Web page caption snippets:
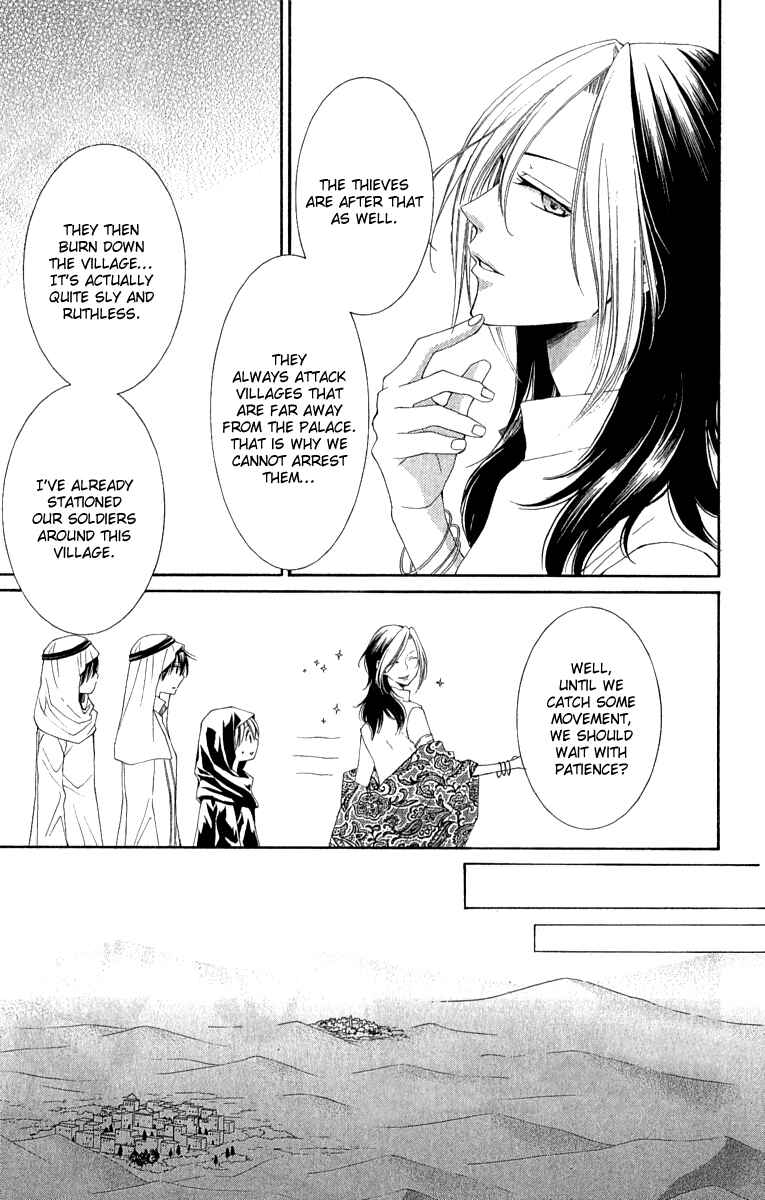 Page 29 Chapter 27 Reimei no Arcana
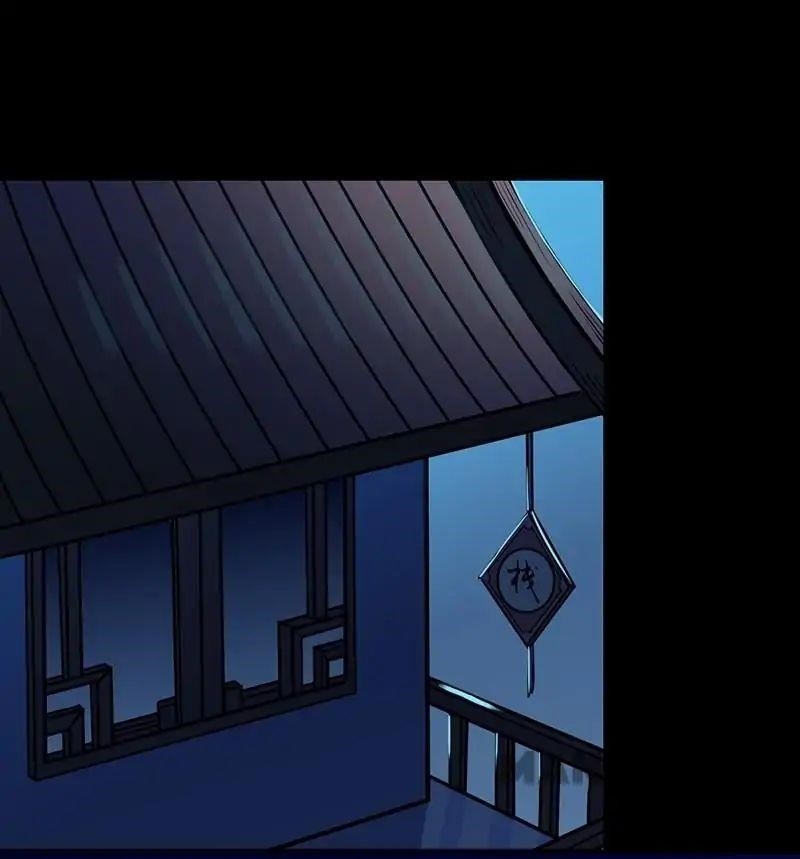 Martial Arts Reigns Chapter 13 - Page 1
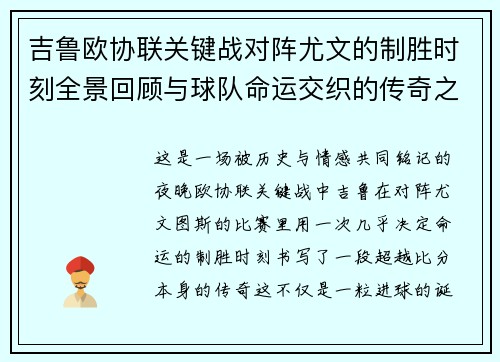 吉鲁欧协联关键战对阵尤文的制胜时刻全景回顾与球队命运交织的传奇之夜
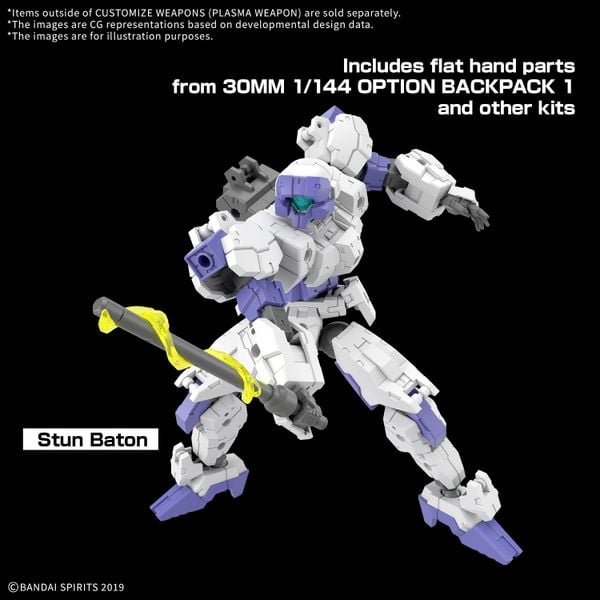 [Pre-order / Đặt trước] 30MM 1/144 CUSTOMIZE WEAPONS - PLASMA WEAPON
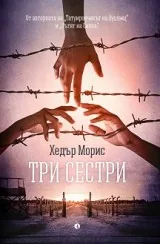 Три сестри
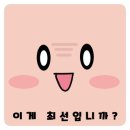 스텔라떡볶이양산물금점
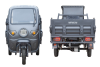 Грузовой электротрицикл Rutrike D5 1700 КАБИНА серый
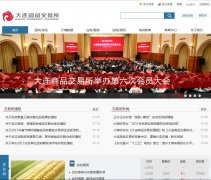 Ʒdce.com.cn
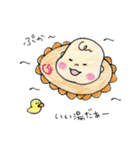 いぶキング（個別スタンプ：14）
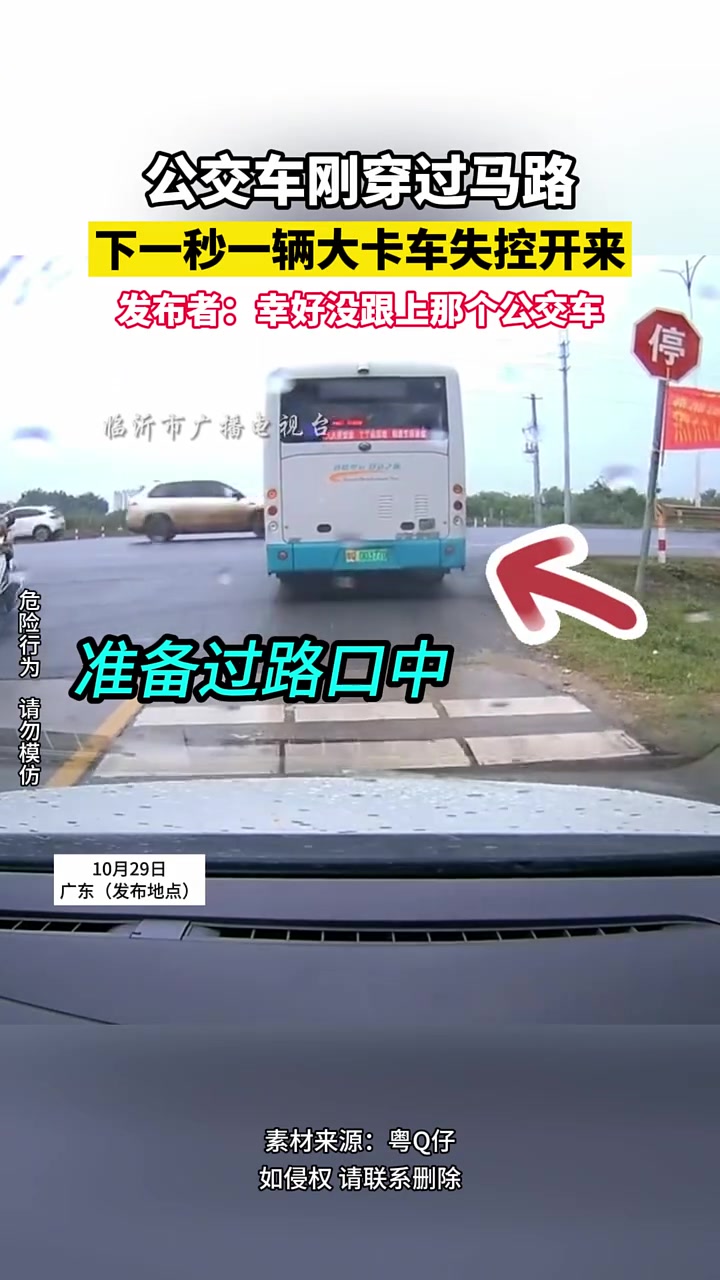 公交车刚穿过马路，下一秒一辆大卡车失控开来！！真险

Action item: Omit the pictures; restate every entry word for word.

Exercise response:
 Page 29 Chapter 27 Reimei no Arcana
 Martial Arts Reigns Chapter 13 - Page 1
 吉鲁欧协联关键战对阵尤文的制胜时刻全景回顾与球队命运交织的传奇之夜
 [Pre-order / Đặt trước] 30MM 1/144 CUSTOMIZE WEAPONS - PLASMA WEAPON
 Три сестри
 스텔라떡볶이양산물금점
 Грузовой электротрицикл Rutrike D5 1700 КАБИНА серый
 Ʒdce.com.cn
 いぶキング（個別スタンプ：14）
 公交车刚穿过马路，下一秒一辆大卡车失控开来！！真险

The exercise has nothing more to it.